Illinois officials will continue to increase testing on their own, and are modeling contract tracing practices after Massachusetts’ approach, he said.

“We’ve had contact tracing across the state, we have county health departments that do that, we have our state health department which does that but what we’re now going to put in place and we’re in process is we’re imitating one of the great collaborative efforts that’s happened in the United States and that’s what’s happening in Massachusetts,” Pritzker said. “The Massachusetts contact tracing collaborative, we can do that in Illinois. We are, in fact. We’ve hired somebody who was at the CDC, who was an expert at their outbreak intelligence service and we think that we can have a massive contract tracing effort up in the next few weeks.”

A recent analysis by Harvard University and the STAT online medical publication determined that Illinois would need to conduct more than 64,000 tests every day before relaxing its stay-at-home order. Even with a record 20,000 tests in a single 24-hour period announced Friday, the state would need to more than triple its testing to meet that goal.
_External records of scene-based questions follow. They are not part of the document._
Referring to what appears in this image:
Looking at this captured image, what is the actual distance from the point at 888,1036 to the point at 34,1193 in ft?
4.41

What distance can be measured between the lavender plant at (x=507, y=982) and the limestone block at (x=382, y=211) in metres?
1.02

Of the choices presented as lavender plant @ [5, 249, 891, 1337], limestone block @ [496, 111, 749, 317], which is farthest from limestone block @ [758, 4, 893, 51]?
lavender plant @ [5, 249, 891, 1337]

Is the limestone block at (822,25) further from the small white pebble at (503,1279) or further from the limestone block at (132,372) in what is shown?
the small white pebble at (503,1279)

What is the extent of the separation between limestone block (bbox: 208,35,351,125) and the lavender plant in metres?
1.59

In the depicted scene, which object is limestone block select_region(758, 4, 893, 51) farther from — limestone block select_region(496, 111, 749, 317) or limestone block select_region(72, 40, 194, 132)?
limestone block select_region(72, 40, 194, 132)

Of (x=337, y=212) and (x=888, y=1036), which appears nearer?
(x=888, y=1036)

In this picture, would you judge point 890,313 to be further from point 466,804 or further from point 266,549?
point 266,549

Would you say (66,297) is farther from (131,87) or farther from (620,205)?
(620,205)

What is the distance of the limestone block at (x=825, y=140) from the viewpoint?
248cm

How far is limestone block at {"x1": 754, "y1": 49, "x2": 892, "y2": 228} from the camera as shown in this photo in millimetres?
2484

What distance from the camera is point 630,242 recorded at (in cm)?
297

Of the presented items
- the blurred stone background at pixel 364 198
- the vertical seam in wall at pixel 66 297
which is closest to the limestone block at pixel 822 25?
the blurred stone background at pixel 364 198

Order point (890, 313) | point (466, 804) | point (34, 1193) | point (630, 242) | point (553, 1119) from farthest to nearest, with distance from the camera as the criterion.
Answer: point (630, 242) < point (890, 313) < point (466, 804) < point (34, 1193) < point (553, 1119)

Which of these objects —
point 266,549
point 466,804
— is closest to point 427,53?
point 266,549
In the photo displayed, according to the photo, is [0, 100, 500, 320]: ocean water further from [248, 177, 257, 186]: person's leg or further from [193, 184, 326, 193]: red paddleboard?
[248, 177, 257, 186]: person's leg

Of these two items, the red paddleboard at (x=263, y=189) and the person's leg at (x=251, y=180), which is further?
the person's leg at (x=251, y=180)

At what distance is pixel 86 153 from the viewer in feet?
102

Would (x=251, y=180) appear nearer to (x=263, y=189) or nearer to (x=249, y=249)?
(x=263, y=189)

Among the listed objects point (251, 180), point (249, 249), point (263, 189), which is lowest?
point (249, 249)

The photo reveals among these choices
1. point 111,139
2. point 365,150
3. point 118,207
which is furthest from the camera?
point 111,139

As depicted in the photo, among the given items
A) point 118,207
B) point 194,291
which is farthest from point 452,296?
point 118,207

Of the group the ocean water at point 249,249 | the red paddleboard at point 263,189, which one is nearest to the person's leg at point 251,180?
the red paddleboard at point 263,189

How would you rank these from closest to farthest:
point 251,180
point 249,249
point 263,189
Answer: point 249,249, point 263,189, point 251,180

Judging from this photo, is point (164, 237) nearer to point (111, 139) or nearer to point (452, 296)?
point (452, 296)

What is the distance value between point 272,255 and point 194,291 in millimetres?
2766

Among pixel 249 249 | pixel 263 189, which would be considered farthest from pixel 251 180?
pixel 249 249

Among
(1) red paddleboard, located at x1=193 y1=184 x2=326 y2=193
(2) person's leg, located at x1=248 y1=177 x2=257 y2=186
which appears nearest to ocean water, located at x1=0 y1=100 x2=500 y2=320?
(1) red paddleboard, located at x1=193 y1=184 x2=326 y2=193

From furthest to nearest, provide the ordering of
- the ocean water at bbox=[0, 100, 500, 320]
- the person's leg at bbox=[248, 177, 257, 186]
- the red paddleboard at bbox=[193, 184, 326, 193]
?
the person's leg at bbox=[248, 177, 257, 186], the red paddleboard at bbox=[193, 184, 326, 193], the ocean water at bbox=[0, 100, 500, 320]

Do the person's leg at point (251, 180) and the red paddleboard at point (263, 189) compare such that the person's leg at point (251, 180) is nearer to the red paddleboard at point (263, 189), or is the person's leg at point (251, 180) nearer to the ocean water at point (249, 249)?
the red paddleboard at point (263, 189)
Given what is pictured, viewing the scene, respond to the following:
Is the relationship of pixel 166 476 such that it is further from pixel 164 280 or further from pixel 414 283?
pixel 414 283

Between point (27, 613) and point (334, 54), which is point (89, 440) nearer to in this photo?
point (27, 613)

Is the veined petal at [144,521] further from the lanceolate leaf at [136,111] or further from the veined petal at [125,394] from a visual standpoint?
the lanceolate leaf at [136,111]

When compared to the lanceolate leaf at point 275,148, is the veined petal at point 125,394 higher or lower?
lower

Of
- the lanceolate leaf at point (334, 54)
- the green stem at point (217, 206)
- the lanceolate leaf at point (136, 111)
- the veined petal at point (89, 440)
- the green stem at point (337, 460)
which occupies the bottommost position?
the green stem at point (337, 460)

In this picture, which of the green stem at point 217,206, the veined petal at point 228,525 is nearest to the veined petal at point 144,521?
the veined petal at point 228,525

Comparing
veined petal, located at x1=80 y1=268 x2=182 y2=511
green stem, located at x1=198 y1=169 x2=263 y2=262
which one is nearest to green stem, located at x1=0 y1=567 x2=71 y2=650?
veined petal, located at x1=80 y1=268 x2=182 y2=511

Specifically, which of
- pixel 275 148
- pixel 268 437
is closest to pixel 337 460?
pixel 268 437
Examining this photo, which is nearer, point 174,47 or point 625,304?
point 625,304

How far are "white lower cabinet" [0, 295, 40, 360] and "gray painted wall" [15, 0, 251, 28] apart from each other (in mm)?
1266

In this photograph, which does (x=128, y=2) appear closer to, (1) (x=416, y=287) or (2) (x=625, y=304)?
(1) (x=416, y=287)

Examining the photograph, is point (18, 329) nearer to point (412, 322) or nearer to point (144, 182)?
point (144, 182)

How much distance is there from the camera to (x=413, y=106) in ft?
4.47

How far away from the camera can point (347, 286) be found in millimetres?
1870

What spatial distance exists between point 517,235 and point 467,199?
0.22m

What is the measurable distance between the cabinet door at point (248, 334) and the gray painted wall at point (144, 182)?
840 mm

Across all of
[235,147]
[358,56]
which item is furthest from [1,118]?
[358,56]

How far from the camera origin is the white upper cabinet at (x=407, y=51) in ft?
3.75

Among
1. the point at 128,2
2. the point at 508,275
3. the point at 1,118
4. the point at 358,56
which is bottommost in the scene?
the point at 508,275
And for the week ending Friday, the state averaged 16,432 tests a day.

“In order to reopen businesses, in order for people to feel confident, we have to make sure that we’re constantly growing those efforts,” Pritzker said.

He attributed the continued rise in positive cases to that increase in testing, and said the percentage of tests that are positive has not been going up.

“The truth is that what we watch are the positivity rates, you know the rates at which people are testing positive, so is that rate stable or going down, and it is in Illinois,” Pritzker said. “We also watch the hospitalization rate, how many new people are entering the hospital, which is roughly flat around the state, and then we are watching the number of hospital beds that are available.”

Officials know that they need to maintain a certain number of open beds in case new cases surge, and could also turn elective surgeries back off to free up resources, Pritzker said. People are still required to wear masks in public.

“We will not reopen unless we meet all of the standards I’ve set for doing so,” he said.

Illinois has also seen examples of cases of serious illiness in children that may be linked to COVID-19, which have been tied to deaths in New York, but many questions remain unanswered, Pritzker said.

“It hasn’t been yet categorized in Illinois but we just put together a group within our department of public health to track these cases and of course to bring in folks that could help us answer the question, how do we protect children from this, what is causing this particular strain, is it really coronavirus?” Pritzker said. “I think we all thought that children perhaps were less susceptible to coronavirus, but now perhaps this is a mutation of it that we haven’t seen before but whatever it is, it’s my goal and our group’s goal to make sure that we protect the children of Illinois.”